__課題__.
LAMYの万年筆についての文章を、一字も変えずに全文もう一度書き出すこと。

__読む文章__.
-*-*-
シンプルなデザインほど飽きが来ることなく、流行にも左右されない。
20世紀前半にドイツで生まれたバウハウス(造形学校)の思想はLAMY(ラミー)の筆記具の隅々にまで行き渡っています。
筆記具は比較的シンプルなデザインが多いなかで例外的に、欧米のメーカーなどの限定モデルには精巧な工芸品、美しい美術品のようなモデルも存在します。
そんな美しく高価な限定品の万年筆にインクを入れて使った人が、書けないとメーカーのサポートセンターにクレームを入れると「えっ! この(限定品)万年筆にインクを入れたんですか?」と答えが返ってきたというジョークがまことしやかに聞かれるのも、装飾にすぐれた万年筆は鑑賞用もしくはコレクターアイテムとして実用品ではないという、少しアイロニーがこもったエピソードです。
ドイツのLAMYはたとえ限定モデルであっても実用的でシンプルさを損なわず、ぶれないメーカーの姿勢を守り続けている信頼のブランドです。

LAMYラインナップの比較
人気のLAMY万年筆を並べてみると(右からLAMY2000、studio、safari、dialog3)どのモデルも余計な装飾を省いたシンプルなデザインですが、dialog3(以下ダイアログ3)の起伏のないストレートなシルエットはLAMYの中でも異色な存在と言えます。
そんなダイアログ3は、LAMYプロダクトのラインナップ「MODERN WRITING(モダンライティング)」「YOUNG WRITHNG(ヤングライティング)」「PREMIUM WRITHNG(プレミアムライティング)」の3つのカテゴリーの中で、LAMY2000と並ぶ「PREMIUM WRITHNG」という上位に位置するモデルになります。
-*-*-
__抽出データ__.
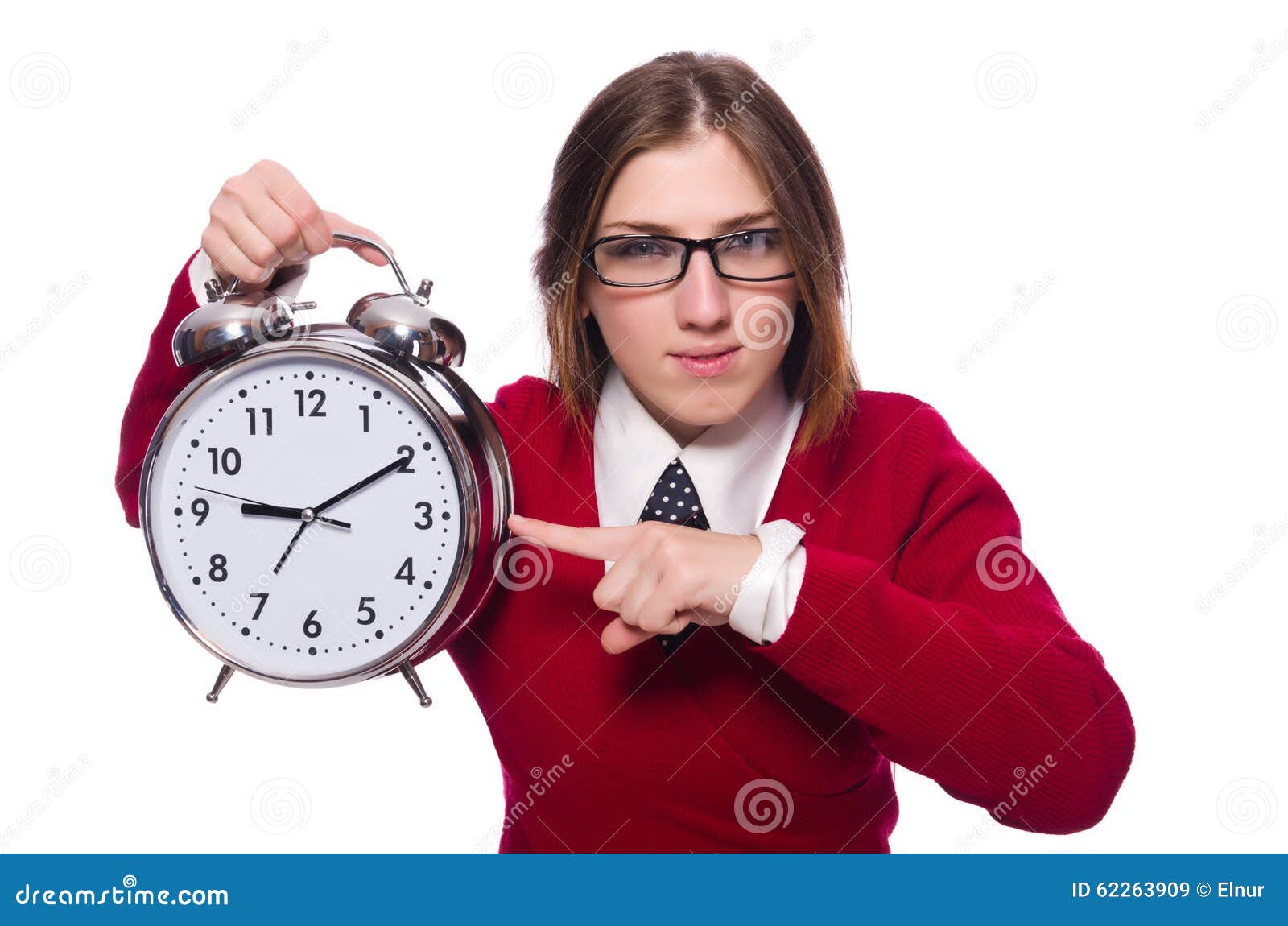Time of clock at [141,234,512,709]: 9:10
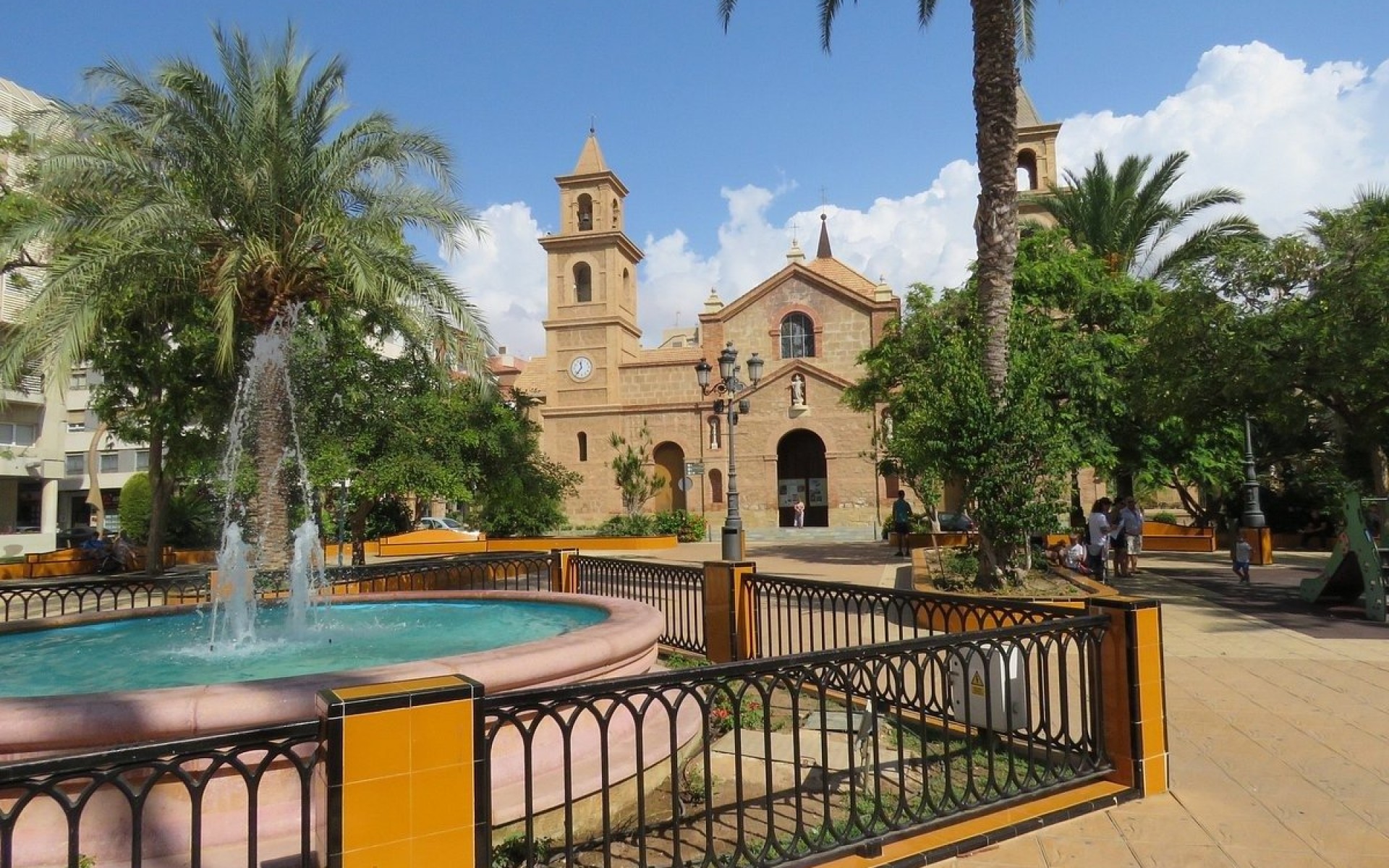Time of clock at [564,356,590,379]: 11:36
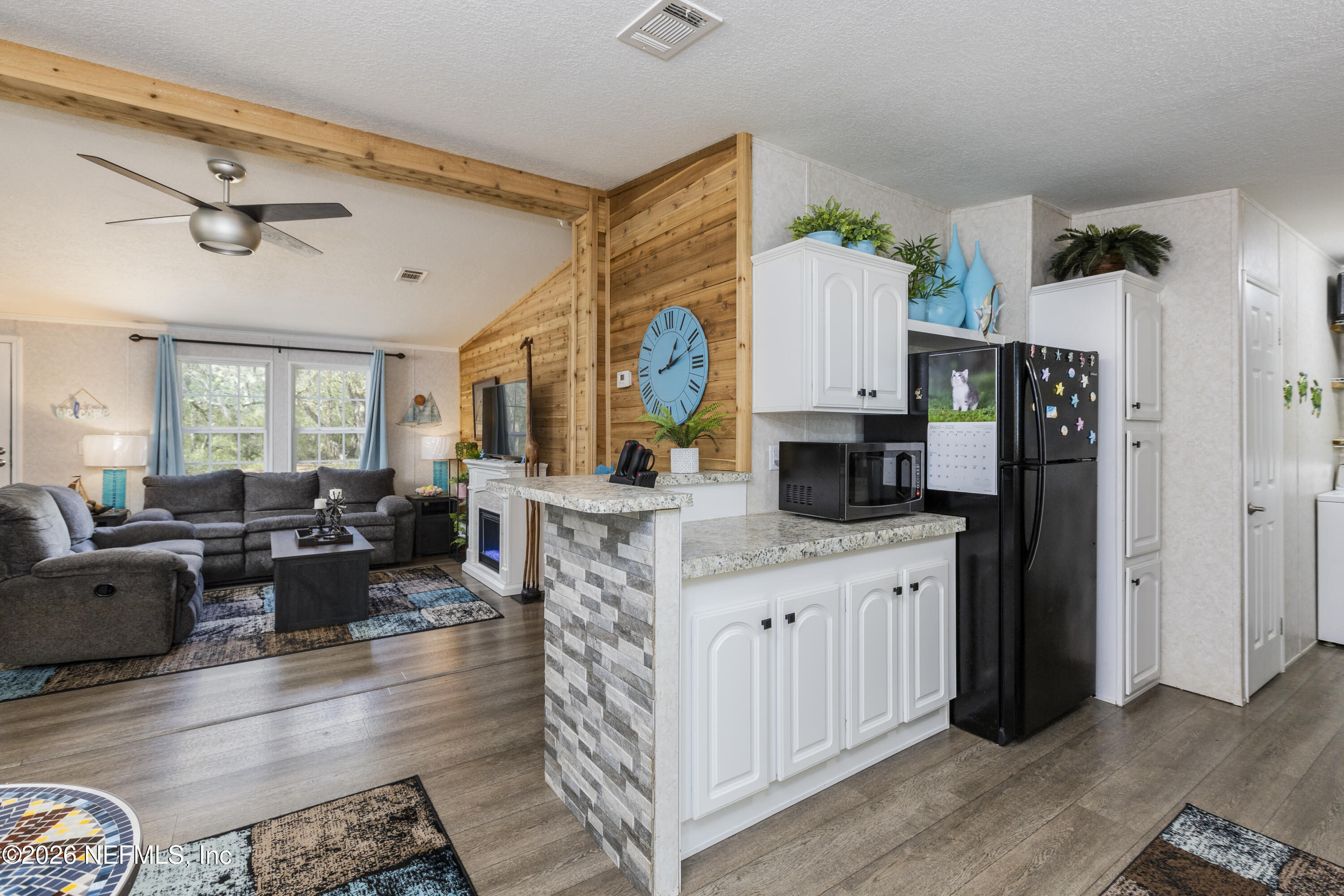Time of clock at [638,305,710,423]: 1:11
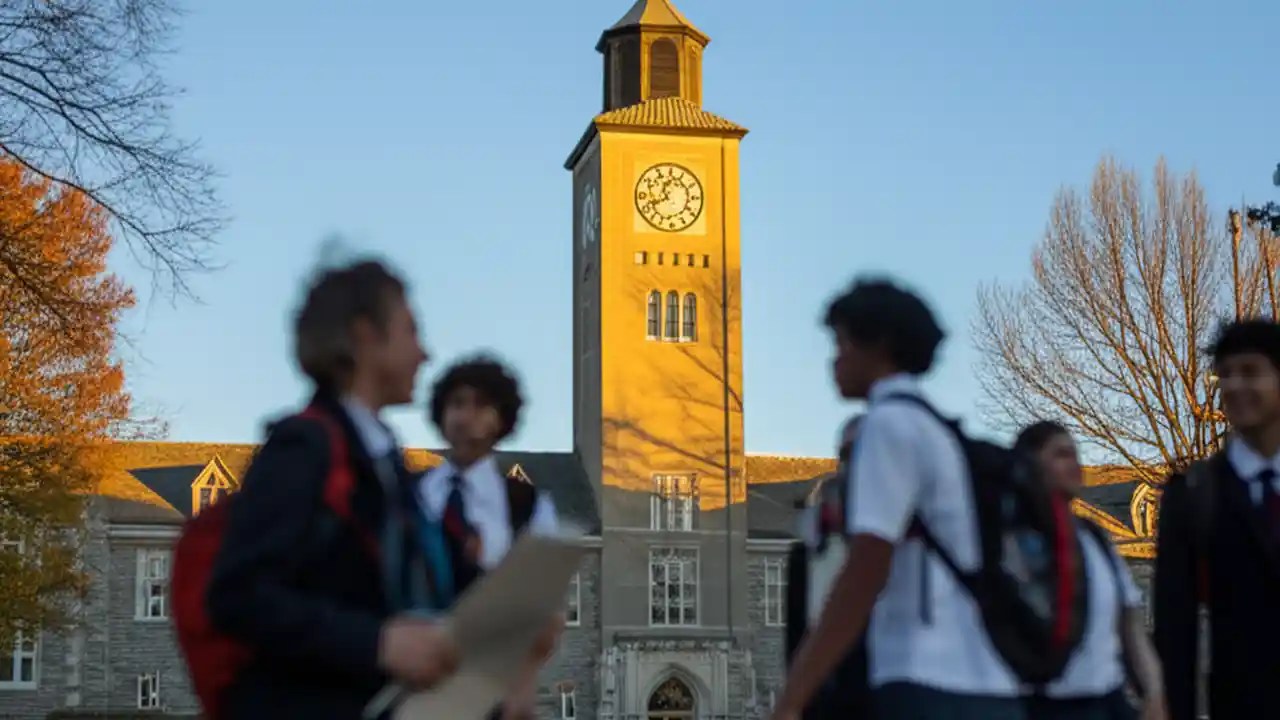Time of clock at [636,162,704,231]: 7:55
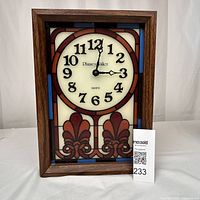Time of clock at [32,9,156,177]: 3:01
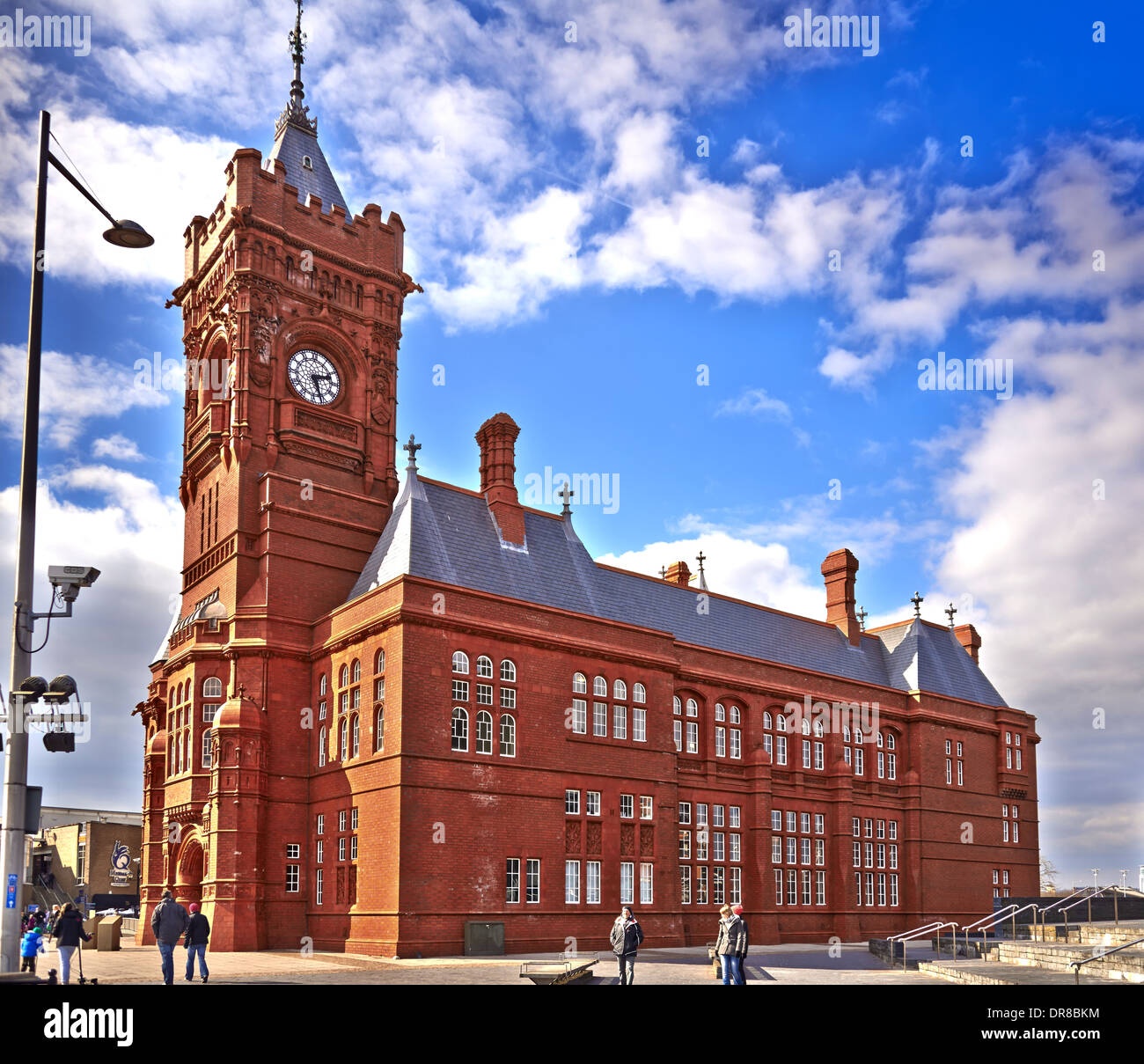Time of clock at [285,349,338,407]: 2:26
-*-*-
__最終結果__.
シンプルなデザインほど飽きが来ることなく、流行にも左右されない。
20世紀前半にドイツで生まれたバウハウス(造形学校)の思想はLAMY(ラミー)の筆記具の隅々にまで行き渡っています。
筆記具は比較的シンプルなデザインが多いなかで例外的に、欧米のメーカーなどの限定モデルには精巧な工芸品、美しい美術品のようなモデルも存在します。
そんな美しく高価な限定品の万年筆にインクを入れて使った人が、書けないとメーカーのサポートセンターにクレームを入れると「えっ! この(限定品)万年筆にインクを入れたんですか?」と答えが返ってきたというジョークがまことしやかに聞かれるのも、装飾にすぐれた万年筆は鑑賞用もしくはコレクターアイテムとして実用品ではないという、少しアイロニーがこもったエピソードです。
ドイツのLAMYはたとえ限定モデルであっても実用的でシンプルさを損なわず、ぶれないメーカーの姿勢を守り続けている信頼のブランドです。

LAMYラインナップの比較
人気のLAMY万年筆を並べてみると(右からLAMY2000、studio、safari、dialog3)どのモデルも余計な装飾を省いたシンプルなデザインですが、dialog3(以下ダイアログ3)の起伏のないストレートなシルエットはLAMYの中でも異色な存在と言えます。
そんなダイアログ3は、LAMYプロダクトのラインナップ「MODERN WRITING(モダンライティング)」「YOUNG WRITHNG(ヤングライティング)」「PREMIUM WRITHNG(プレミアムライティング)」の3つのカテゴリーの中で、LAMY2000と並ぶ「PREMIUM WRITHNG」という上位に位置するモデルになります。